What a winter. What a wedding cake.
From Tahoe south, California ski resorts have enjoyed a remarkably generous season, getting as much as 60 feet of snow in some areas and more than 40 feet in Mammoth.
Many resorts have already extended their seasons, and some plan to fire up the lifts until the Fourth of July.
Here’s a look at what lies ahead:
The mega-resort five hours from L.A. is planning to stay open through at least July 4.
Might that extend to Labor Day? Unlikely, though no more unlikely than Mammoth receiving nearly 250 inches of now in January alone.
The season total stands at 530 inches, 33% better than average although short of the 668-inch record set in 2010-2011.
Trail conditions/accessibility: All trails are open. You’ll find a 29-foot base at the top and 17 feet to ski down below.
Squaw Valley / Alpine Meadows
Think Mammoth got blasted? It did, but Squaw Valley received 100 more inches than Mammoth.
“More snow and intense weather than has been seen in over 60 years,” Andy Wirth, chief executive, reported in early March.
This ski mecca is usually open until mid-May, but the record snows will allow the Squaw and Alpine mountains to stay open through July 4.
Trail conditions/accessibility: Still offers a 20-foot base across two mountains and 6,000 acres served by 42 lifts. (The two resorts married in 2011.) Piles of powder in 16 bowls are giving way to squishier spring conditions, but trails are plentiful and well groomed.
Heavenly Mountain Resort
Like many other Tahoe resorts, Heavenly enjoyed the snowiest winter on record, with 40 feet of snow, which will allow it to extend its season to April 30.
Trail conditions/accessibility: Of the 609 inches Heavenly received, 131 remain, leaving an estimated 96% of its terrain open to skiers.
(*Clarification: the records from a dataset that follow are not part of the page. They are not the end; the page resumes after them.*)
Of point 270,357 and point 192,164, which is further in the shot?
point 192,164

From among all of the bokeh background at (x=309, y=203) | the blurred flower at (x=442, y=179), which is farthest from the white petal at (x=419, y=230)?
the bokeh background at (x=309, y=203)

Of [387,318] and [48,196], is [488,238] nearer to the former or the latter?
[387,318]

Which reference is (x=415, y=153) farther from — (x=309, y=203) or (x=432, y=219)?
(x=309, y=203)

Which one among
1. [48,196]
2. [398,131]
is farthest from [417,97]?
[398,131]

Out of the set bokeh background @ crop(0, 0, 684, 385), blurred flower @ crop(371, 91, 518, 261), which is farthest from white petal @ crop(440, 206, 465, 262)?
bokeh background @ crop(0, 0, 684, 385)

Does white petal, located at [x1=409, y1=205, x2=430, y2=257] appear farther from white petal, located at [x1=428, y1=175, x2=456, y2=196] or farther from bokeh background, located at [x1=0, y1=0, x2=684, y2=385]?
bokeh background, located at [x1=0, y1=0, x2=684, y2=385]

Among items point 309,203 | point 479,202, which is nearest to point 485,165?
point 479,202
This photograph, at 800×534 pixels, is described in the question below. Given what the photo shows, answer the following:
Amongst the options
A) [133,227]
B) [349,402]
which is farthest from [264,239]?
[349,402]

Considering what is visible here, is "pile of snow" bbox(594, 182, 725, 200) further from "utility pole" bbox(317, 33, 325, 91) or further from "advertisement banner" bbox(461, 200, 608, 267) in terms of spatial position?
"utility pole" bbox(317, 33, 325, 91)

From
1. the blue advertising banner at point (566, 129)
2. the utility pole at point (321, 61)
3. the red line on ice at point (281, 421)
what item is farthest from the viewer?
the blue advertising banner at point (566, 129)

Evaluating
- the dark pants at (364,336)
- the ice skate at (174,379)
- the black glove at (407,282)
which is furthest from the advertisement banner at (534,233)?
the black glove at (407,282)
All trails are open at Kirkwood and Northstar, which boast bases of 8 feet and up.
Off-the-beaten path China Peak enjoyed great blasts of Sierra snow. With a total of 35 feet — and about half that remaining — it plans to remain open until the last week of April.
Trail conditions/accessibility: Snow softening as season progresses. About 85% of the terrain open on weekdays and all lifts running on weekends.
Mountain High, the closest big resort to Los Angeles — about 90 minutes — closed Sunday.
A bonus: Rain and snow the last few months have replenished the on-site reservoir. That means cool nighttime temps allow rigorous snow-making.
Trail conditions/accessibility: One foot of snow remains at the top, about 8 inches down low. Conditions are best in early morning before the sun sweats the slopes.
A four-hour lift ticket is a good bet for getting in and out before conditions get sloppy.
The family friendly resort — great for beginners — plans to remain open until at least April 16, which is Easter.
If more natural snow and snow-making temps arrive, Snow Valley will extend the season. The latest it has stayed open was May 18, in the 1996-97 season, the resort’s management said.
Trail conditions/accessibility: The mountain remains open top to bottom, from the summit to the sledding hill. At least 2 feet of snow still coats much of the resort, despite recent balmier recent daytime temps.
Bear Mountain / Snow Summit
As with other SoCal resorts, they are at the mercy of warm winds off the desert, which could turn a pretty creamy ski season into a vast puddle very quickly.
Trail conditions/accessibility: The resorts received a little more than 13 feet of snow this season, and a base of about 2 feet remains. As with Mountain High, nighttime temperatures cool enough to make snow will be vital to remaining open.
Elsewhere in the West
The Reno resort received nearly 60 feet of snow this season, giving it enough padding to go till at least Memorial Day.
Mt. Rose’s average base depth remains about 18 feet, one of the better spring blankets in the West.
Trail conditions/accessibility: All beginner, intermediate and terrain parks open. The top of the mountain is thriving too. Not much open powder, but lots of groomed trails and some moguls to choose from.
Park City, Utah
Park City bills itself as the nation’s largest ski resort, but it didn’t enjoy as many monster storms as its California rivals.
Still, the 386 total inches is above Park City’s season average of 355.
It will end the season on Easter, a typical mid-April closing.
Trail conditions/accessibility: Almost all lifts are still spinning across 6,937 of 7,300 total acres. (Park City merged with Canyons in 2015.) Most trails still have a 7-foot base, or more.